Work required => Reproduce the entries below exactly, but only from the line containing "The researchers measured which" to the line containing "Answer (YES/NO): NO", inclusive.
══════════
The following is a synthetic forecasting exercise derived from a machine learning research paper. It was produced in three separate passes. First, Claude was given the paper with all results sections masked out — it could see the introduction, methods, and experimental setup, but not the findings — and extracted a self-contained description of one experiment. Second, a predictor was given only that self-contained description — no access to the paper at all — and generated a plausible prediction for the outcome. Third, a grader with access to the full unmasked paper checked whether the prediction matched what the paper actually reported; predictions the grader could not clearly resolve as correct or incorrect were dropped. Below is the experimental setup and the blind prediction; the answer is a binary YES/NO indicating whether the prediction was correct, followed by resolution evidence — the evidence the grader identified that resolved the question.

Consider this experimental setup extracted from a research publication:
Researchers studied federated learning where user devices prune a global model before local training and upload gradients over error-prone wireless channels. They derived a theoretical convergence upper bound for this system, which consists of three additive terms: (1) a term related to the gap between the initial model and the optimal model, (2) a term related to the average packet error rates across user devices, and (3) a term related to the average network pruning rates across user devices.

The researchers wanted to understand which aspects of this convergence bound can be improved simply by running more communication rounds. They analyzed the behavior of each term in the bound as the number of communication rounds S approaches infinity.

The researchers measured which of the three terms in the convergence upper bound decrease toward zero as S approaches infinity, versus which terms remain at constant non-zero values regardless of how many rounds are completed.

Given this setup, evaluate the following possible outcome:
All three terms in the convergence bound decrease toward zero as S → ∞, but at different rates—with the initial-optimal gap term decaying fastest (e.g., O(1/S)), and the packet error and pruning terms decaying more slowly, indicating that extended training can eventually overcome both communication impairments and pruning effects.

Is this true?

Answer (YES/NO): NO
══════════
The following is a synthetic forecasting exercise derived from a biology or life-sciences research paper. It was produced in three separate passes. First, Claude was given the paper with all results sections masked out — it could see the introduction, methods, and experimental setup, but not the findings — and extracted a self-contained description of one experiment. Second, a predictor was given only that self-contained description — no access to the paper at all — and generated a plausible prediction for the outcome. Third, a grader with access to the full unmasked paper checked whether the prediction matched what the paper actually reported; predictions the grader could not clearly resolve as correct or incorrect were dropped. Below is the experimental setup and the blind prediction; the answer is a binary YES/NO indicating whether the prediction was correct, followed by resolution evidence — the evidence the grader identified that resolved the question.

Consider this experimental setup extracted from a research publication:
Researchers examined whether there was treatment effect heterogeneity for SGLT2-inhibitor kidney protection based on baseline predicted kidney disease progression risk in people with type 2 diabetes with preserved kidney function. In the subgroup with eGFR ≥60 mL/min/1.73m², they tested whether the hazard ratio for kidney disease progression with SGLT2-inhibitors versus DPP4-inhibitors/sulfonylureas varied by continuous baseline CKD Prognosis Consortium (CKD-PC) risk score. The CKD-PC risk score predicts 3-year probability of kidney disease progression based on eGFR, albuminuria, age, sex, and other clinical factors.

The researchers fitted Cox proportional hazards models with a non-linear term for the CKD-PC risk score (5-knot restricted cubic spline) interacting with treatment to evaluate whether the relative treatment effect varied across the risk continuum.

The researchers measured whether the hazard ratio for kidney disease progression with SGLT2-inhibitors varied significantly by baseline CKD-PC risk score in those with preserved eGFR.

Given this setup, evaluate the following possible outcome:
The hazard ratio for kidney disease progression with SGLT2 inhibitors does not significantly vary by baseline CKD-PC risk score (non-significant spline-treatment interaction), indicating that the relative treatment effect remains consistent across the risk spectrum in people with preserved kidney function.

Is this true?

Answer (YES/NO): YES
══════════
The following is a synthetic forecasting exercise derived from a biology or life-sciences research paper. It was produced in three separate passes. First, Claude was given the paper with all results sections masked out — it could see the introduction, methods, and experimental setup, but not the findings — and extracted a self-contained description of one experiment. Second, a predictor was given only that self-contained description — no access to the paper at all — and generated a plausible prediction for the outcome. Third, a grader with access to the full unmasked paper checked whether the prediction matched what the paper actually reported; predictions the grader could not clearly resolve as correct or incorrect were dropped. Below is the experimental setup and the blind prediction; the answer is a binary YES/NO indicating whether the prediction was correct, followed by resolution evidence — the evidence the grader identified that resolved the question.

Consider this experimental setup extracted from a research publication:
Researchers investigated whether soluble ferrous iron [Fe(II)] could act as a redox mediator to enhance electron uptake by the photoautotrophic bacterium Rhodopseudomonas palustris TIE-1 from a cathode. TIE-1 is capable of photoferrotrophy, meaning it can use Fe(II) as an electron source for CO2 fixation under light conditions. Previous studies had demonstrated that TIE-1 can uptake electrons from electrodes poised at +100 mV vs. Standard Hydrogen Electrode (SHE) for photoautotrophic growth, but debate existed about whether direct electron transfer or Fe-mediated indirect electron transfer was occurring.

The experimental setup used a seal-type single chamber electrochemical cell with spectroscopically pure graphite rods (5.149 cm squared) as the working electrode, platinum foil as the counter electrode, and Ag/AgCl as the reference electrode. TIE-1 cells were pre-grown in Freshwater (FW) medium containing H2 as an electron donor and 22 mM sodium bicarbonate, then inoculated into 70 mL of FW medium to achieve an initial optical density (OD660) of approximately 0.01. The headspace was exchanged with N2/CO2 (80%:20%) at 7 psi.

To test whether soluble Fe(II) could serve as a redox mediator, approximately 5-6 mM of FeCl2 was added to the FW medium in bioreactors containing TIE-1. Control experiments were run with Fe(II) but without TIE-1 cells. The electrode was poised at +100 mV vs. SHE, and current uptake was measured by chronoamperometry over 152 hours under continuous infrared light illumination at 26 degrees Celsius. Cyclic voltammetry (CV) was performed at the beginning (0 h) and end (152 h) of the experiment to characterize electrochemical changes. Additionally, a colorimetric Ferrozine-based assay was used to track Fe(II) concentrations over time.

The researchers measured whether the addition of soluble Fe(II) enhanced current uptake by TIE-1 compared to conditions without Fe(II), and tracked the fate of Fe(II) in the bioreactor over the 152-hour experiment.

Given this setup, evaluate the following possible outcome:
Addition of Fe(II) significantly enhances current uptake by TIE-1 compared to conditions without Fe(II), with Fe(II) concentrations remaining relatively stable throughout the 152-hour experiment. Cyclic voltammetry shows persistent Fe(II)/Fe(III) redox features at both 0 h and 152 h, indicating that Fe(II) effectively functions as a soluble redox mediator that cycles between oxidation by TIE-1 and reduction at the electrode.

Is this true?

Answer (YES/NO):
══════════
Completed exercise =>
The researchers measured which of the three terms in the convergence upper bound decrease toward zero as S approaches infinity, versus which terms remain at constant non-zero values regardless of how many rounds are completed.

Given this setup, evaluate the following possible outcome:
All three terms in the convergence bound decrease toward zero as S → ∞, but at different rates—with the initial-optimal gap term decaying fastest (e.g., O(1/S)), and the packet error and pruning terms decaying more slowly, indicating that extended training can eventually overcome both communication impairments and pruning effects.

Is this true?

Answer (YES/NO): NO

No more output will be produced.